EXERCISE GOAL -
Render the listing below as a JSON list of strings, with one string per line and blank lines omitted. Start at the line that contains "How far is the" and end after the line that contains "88097 millimetres".
· · · · · · ·
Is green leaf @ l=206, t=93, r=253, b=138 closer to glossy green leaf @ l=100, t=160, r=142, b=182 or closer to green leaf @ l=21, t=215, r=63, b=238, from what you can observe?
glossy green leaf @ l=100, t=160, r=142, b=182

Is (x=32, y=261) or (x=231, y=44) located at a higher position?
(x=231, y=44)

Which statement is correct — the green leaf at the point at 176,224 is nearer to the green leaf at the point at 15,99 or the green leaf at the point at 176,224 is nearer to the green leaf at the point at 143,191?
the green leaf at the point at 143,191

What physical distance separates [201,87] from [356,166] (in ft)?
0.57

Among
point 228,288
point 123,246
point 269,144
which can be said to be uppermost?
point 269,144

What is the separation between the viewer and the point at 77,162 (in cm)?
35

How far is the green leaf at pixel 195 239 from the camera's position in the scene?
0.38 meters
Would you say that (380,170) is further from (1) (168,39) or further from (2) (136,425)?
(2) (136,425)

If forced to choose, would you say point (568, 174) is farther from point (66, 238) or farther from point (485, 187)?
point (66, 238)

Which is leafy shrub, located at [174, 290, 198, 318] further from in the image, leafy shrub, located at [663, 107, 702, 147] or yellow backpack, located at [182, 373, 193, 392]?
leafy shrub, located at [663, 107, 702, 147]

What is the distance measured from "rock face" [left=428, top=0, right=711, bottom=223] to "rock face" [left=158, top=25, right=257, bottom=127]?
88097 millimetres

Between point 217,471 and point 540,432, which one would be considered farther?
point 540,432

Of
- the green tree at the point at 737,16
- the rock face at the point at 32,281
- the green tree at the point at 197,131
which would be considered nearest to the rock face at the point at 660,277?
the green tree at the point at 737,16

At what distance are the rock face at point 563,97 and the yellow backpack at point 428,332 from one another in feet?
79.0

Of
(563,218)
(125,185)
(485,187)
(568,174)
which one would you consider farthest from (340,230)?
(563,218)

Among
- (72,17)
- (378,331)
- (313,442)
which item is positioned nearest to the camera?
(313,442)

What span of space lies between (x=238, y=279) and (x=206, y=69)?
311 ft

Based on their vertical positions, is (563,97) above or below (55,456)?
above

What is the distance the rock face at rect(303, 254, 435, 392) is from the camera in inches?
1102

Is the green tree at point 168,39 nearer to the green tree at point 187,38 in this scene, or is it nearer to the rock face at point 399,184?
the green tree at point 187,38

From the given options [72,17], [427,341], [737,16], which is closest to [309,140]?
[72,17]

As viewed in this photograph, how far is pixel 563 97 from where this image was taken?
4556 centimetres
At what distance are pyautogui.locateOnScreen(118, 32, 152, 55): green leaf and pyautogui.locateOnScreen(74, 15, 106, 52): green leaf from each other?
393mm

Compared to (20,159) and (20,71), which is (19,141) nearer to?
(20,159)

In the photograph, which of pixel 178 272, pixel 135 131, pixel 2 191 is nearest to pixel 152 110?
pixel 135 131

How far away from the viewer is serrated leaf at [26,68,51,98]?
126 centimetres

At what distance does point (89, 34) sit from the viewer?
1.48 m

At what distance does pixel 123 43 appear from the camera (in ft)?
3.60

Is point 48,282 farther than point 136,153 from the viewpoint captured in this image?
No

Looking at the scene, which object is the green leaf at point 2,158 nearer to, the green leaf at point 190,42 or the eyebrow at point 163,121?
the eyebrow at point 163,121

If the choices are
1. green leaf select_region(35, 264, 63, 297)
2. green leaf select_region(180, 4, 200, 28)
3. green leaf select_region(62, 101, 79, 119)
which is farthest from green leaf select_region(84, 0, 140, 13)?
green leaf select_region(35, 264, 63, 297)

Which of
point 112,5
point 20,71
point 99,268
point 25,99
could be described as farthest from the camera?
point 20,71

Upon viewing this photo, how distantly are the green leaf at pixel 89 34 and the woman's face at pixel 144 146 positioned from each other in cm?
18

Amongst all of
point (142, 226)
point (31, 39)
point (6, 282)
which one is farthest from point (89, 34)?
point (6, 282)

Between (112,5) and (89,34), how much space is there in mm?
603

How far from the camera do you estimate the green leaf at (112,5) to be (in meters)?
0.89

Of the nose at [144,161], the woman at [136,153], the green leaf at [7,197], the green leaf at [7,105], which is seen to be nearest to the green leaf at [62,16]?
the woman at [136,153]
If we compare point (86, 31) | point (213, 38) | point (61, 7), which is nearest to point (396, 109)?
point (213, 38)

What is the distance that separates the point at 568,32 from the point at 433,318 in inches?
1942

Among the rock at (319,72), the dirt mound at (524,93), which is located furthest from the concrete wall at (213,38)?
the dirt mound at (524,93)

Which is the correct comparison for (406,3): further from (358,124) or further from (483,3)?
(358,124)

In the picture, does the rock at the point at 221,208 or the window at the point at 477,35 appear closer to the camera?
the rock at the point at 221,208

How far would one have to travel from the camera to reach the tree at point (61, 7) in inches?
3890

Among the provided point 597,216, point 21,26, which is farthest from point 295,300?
· · · · · · ·
EXERCISE OUTPUT -
[
  "How far is the green leaf at pixel 195 239 from the camera's position in the scene?",
  "0.38 meters",
  "Would you say that (380,170) is further from (1) (168,39) or further from (2) (136,425)?",
  "(2) (136,425)",
  "If forced to choose, would you say point (568, 174) is farther from point (66, 238) or farther from point (485, 187)?",
  "point (66, 238)",
  "Which is leafy shrub, located at [174, 290, 198, 318] further from in the image, leafy shrub, located at [663, 107, 702, 147] or yellow backpack, located at [182, 373, 193, 392]?",
  "leafy shrub, located at [663, 107, 702, 147]",
  "What is the distance measured from \"rock face\" [left=428, top=0, right=711, bottom=223] to \"rock face\" [left=158, top=25, right=257, bottom=127]?",
  "88097 millimetres"
]